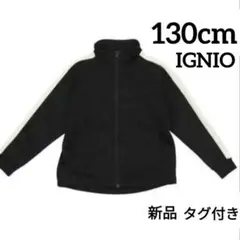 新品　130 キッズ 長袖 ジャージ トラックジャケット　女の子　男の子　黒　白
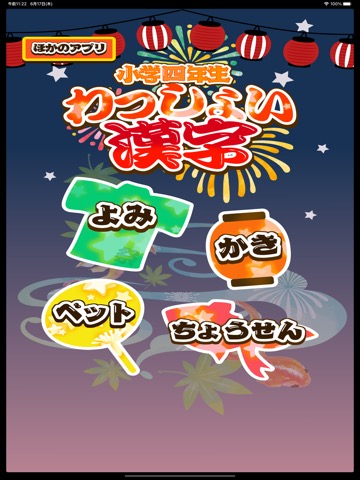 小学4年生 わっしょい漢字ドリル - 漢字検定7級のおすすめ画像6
+-------+
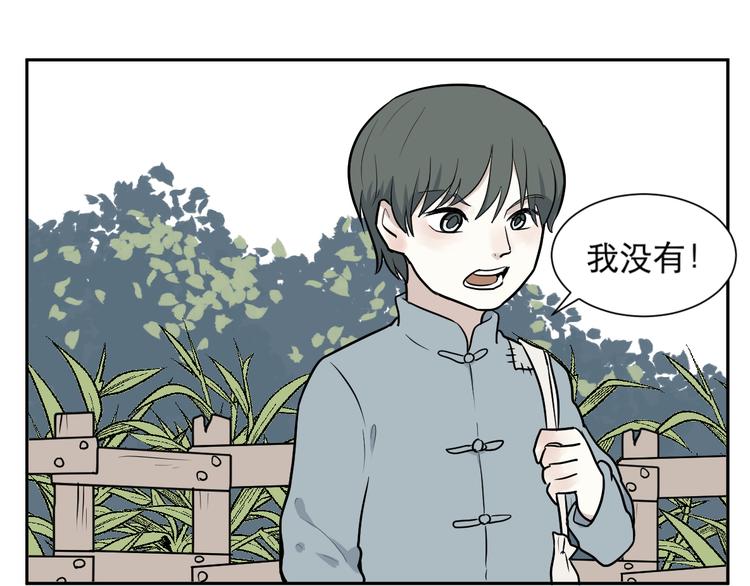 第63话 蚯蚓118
+-------+
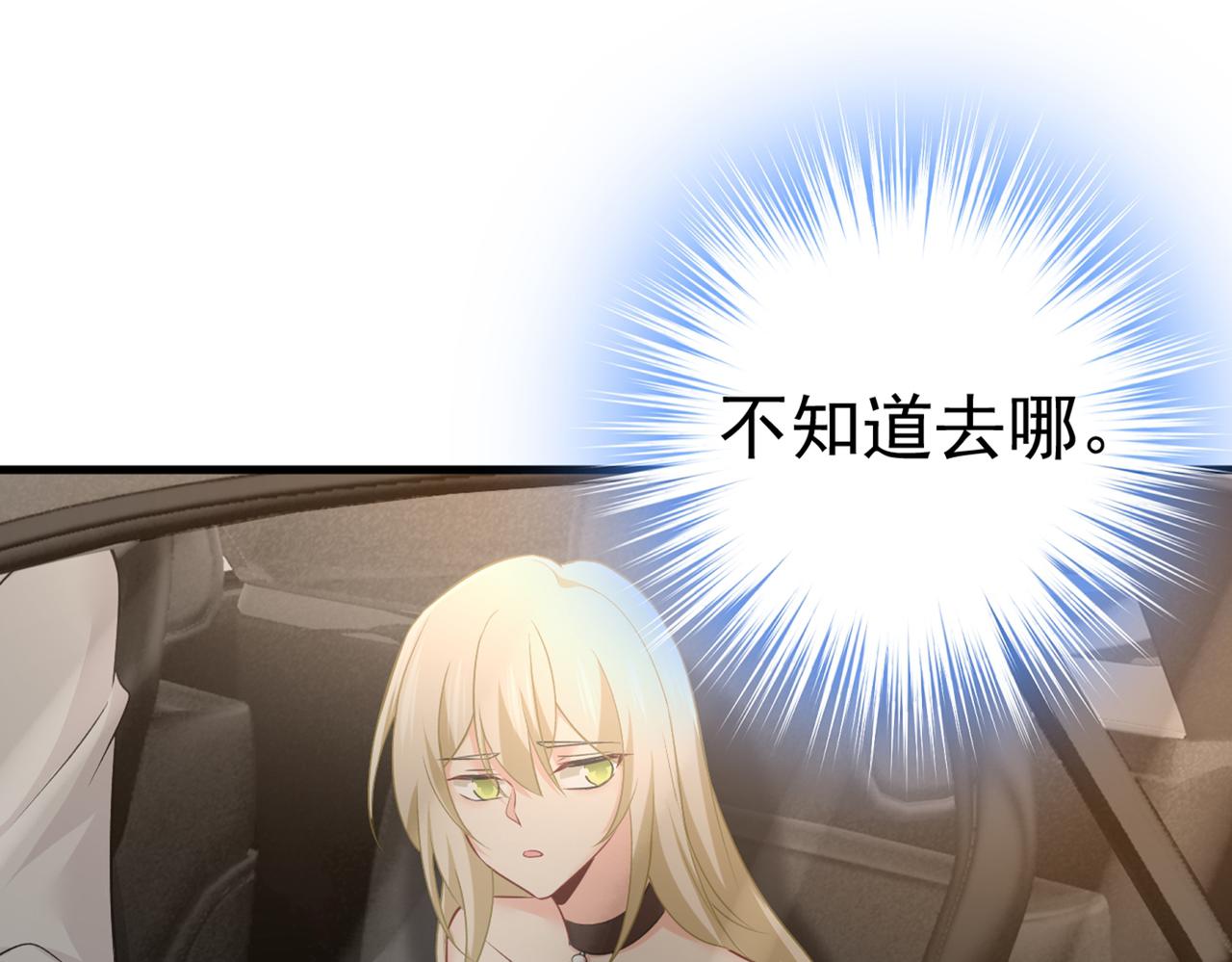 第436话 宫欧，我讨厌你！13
+-------+
Starting at the line above that holds "新品　130 キッズ 長袖 ジャージ トラックジャケット　女の子　男の子　黒　白", return each line up to and including the one that holds "小学4年生 わっしょい漢字ドリル - 漢字検定7級のおすすめ画像6", exactly as written, minus any pictures.

 新品　130 キッズ 長袖 ジャージ トラックジャケット　女の子　男の子　黒　白
 小学4年生 わっしょい漢字ドリル - 漢字検定7級のおすすめ画像6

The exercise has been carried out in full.